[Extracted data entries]
>> BEGIN
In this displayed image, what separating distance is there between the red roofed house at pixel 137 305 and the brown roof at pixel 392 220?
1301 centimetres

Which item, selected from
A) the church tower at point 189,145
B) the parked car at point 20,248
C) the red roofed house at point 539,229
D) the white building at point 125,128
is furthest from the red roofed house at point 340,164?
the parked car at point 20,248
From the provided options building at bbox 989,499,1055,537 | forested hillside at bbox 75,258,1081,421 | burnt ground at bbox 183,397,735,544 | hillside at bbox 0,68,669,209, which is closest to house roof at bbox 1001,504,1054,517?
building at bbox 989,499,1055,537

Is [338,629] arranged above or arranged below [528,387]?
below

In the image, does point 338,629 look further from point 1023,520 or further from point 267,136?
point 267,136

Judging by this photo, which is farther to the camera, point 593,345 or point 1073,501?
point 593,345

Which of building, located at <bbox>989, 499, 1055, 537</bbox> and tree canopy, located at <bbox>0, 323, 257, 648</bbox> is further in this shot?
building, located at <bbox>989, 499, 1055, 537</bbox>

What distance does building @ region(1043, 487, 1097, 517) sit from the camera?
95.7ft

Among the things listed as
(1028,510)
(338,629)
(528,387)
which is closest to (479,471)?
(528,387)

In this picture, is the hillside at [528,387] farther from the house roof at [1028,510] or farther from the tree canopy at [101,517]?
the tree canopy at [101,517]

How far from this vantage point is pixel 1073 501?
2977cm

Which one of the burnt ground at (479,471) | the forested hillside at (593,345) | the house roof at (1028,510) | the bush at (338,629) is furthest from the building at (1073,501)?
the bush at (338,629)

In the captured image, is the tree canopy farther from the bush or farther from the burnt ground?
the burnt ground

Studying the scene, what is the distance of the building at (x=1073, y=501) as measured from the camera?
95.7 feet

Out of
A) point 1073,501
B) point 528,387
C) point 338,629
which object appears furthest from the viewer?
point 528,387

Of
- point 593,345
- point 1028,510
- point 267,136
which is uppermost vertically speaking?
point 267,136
>> END
- [Aim]
Edit the material from the line that has "Studying the scene, what" through the end, swapping "uppermost" for "highest" and keeping everything else unchanged.

- [Solution for this problem]
Studying the scene, what is the distance of the building at (x=1073, y=501) as measured from the camera?
95.7 feet

Out of
A) point 1073,501
B) point 528,387
C) point 338,629
which object appears furthest from the viewer?
point 528,387

Of
- point 593,345
- point 1028,510
- point 267,136
which is highest vertically speaking?
point 267,136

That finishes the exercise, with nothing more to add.